Mixtral 8x7B is listed under Apache 2.0. Phi-4 14B is listed under Open Source. License labels affect whether you can self-host, redistribute weights, or rely only on hosted APIs, so confirm the upstream license before deployment.

Which is better for structured outputs, Mixtral 8x7B or Phi-4 14B?

Phi-4 14B has the clearer documented structured outputs signal in this comparison.
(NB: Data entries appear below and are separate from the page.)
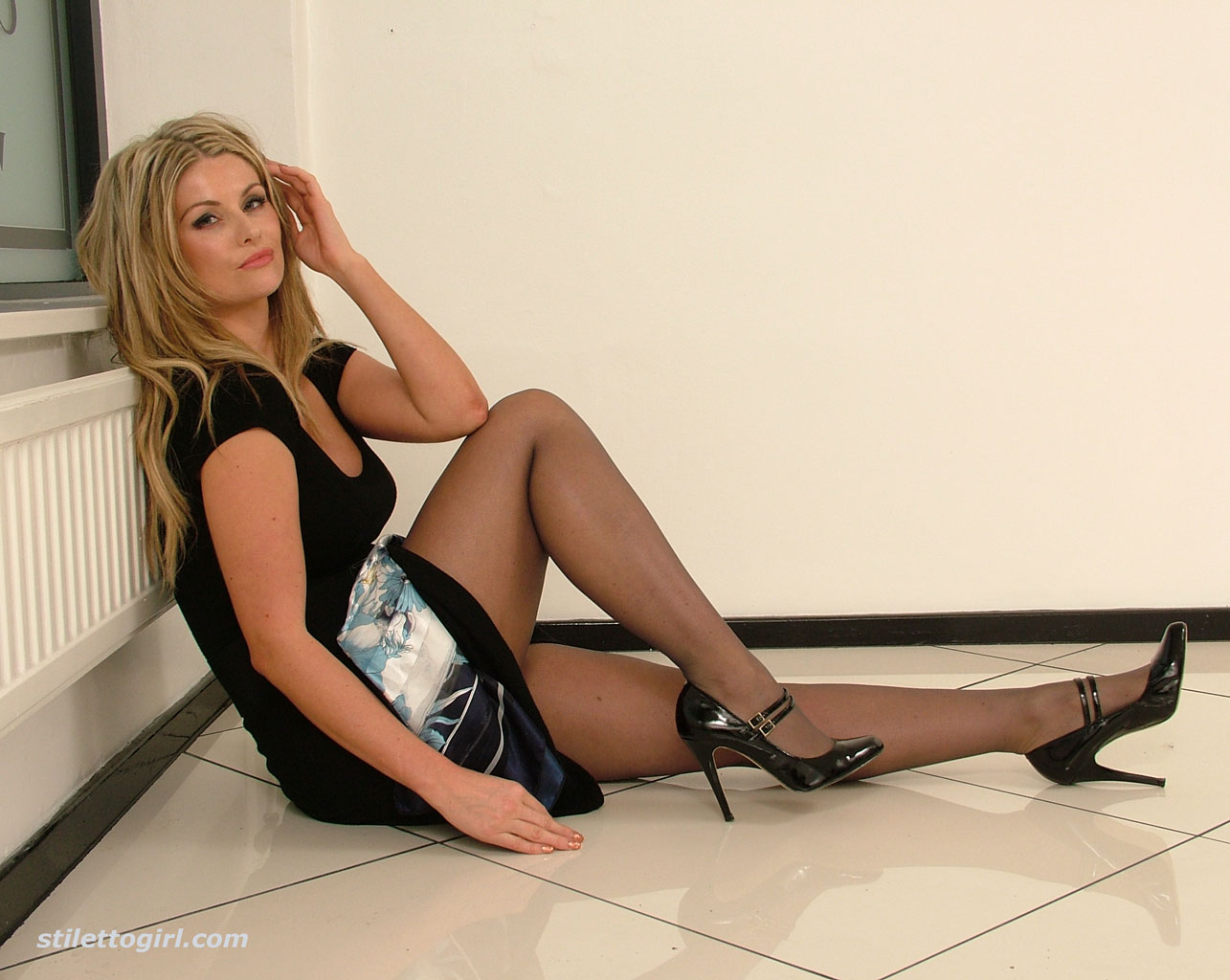 girl in pantyhose and nylon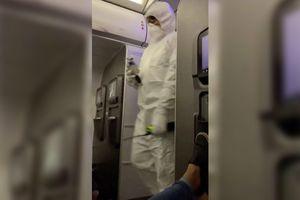 Chuyến bay Mỹ bị hoãn 8 tiếng vì khách đùa giỡn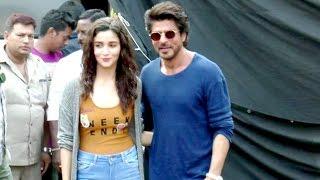 Shahrukh Khan & Alia Bhatt Spotted INSIDE Mehboob Studio After Shooting For Dear Zindagi Movie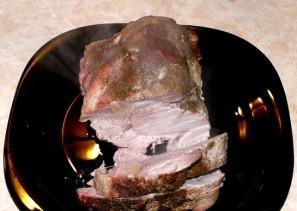 Свиная шея, запеченная в фольге - фото шаг 7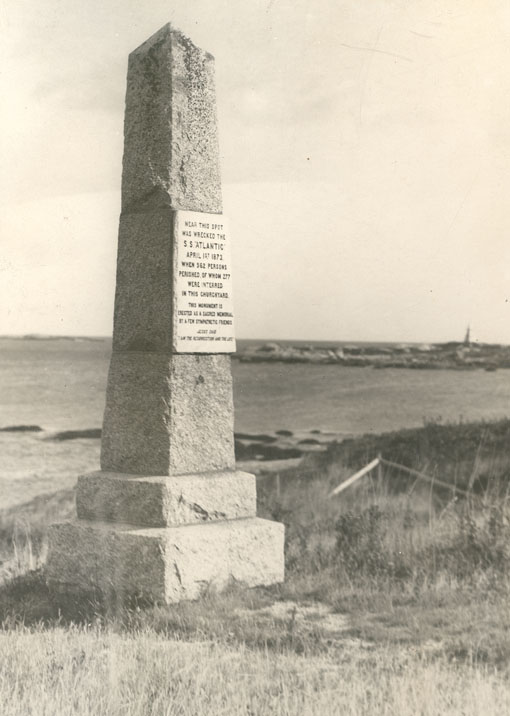 Memorial to those who perished in the wreck of the SS <i>Atlantic</i>, 1 April 1873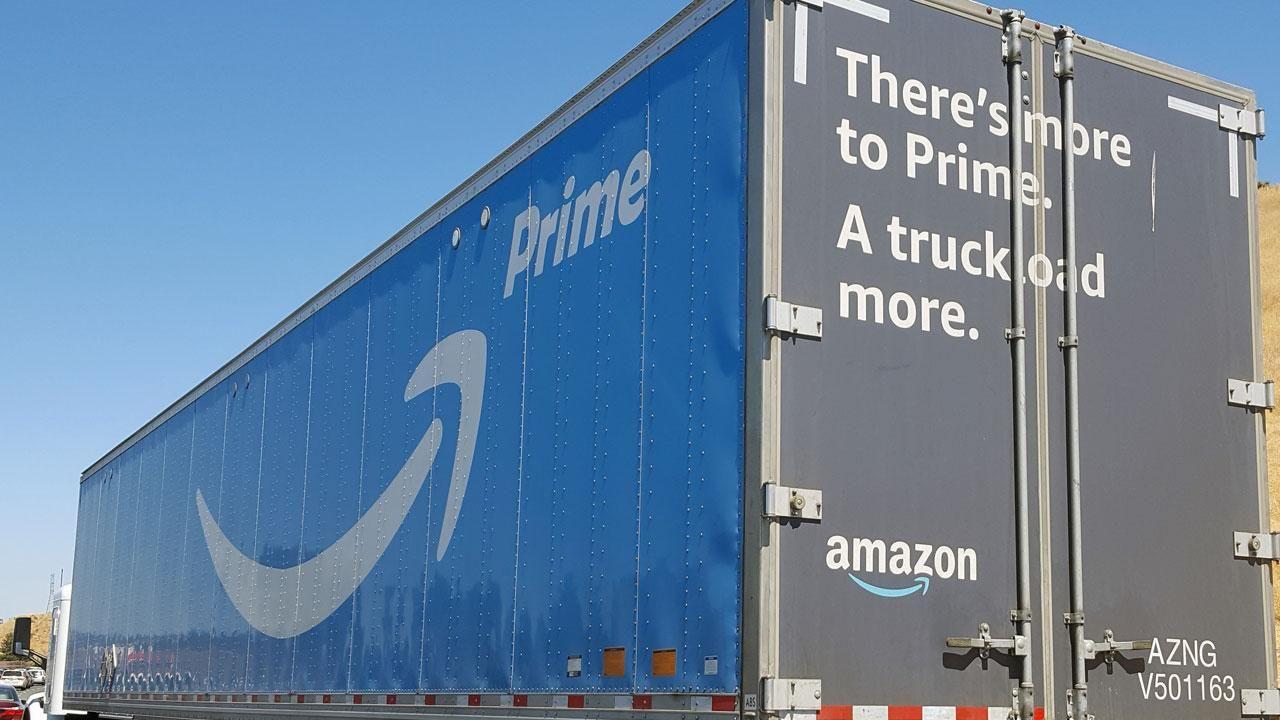 Amazon tour De Lit Luxe why Donald Trump is Taking Aim at Amazon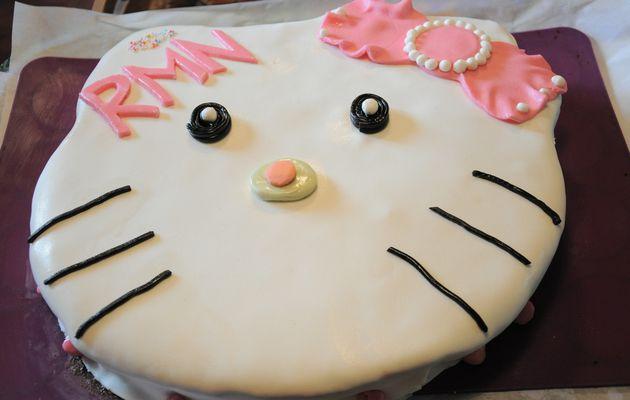 Gâteau Hello-Kitty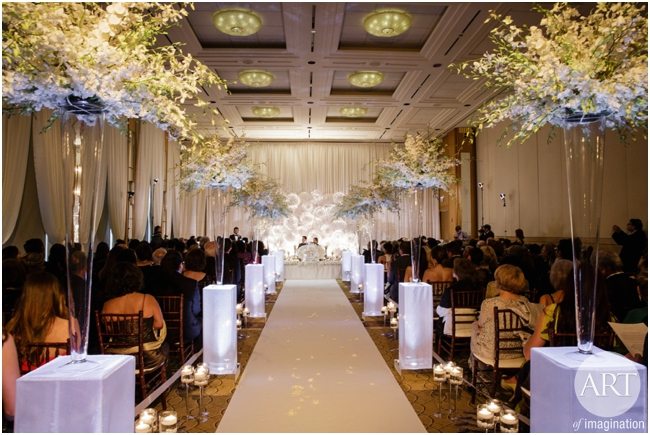 Traditional-Wedding-Ceremony-Decor-Chicago_0106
If structured outputs is mission-critical, validate it against the provider endpoint because model-level support and API-level exposure can differ.

Where can I run Mixtral 8x7B and Phi-4 14B?

Mixtral 8x7B is available on Databricks Foundation Model Serving, NVIDIA NIM, GCP Vertex AI, AWS Bedrock, and OctoAI API. Phi-4 14B is available on OpenRouter and Fireworks AI. Provider coverage can affect latency, region availability, compliance posture, and fallback options.

When should I pick Mixtral 8x7B over Phi-4 14B?

Phi-4 14B is ~131% cheaper at $0.07/1M; pay for Mixtral 8x7B only for provider fit. If your workload also depends on provider fit, start with Mixtral 8x7B; if it depends on provider fit, run the same evaluation with Phi-4 14B.

Continue comparing

Last reviewed: 2026-04-24. Data sourced from public model cards and provider documentation.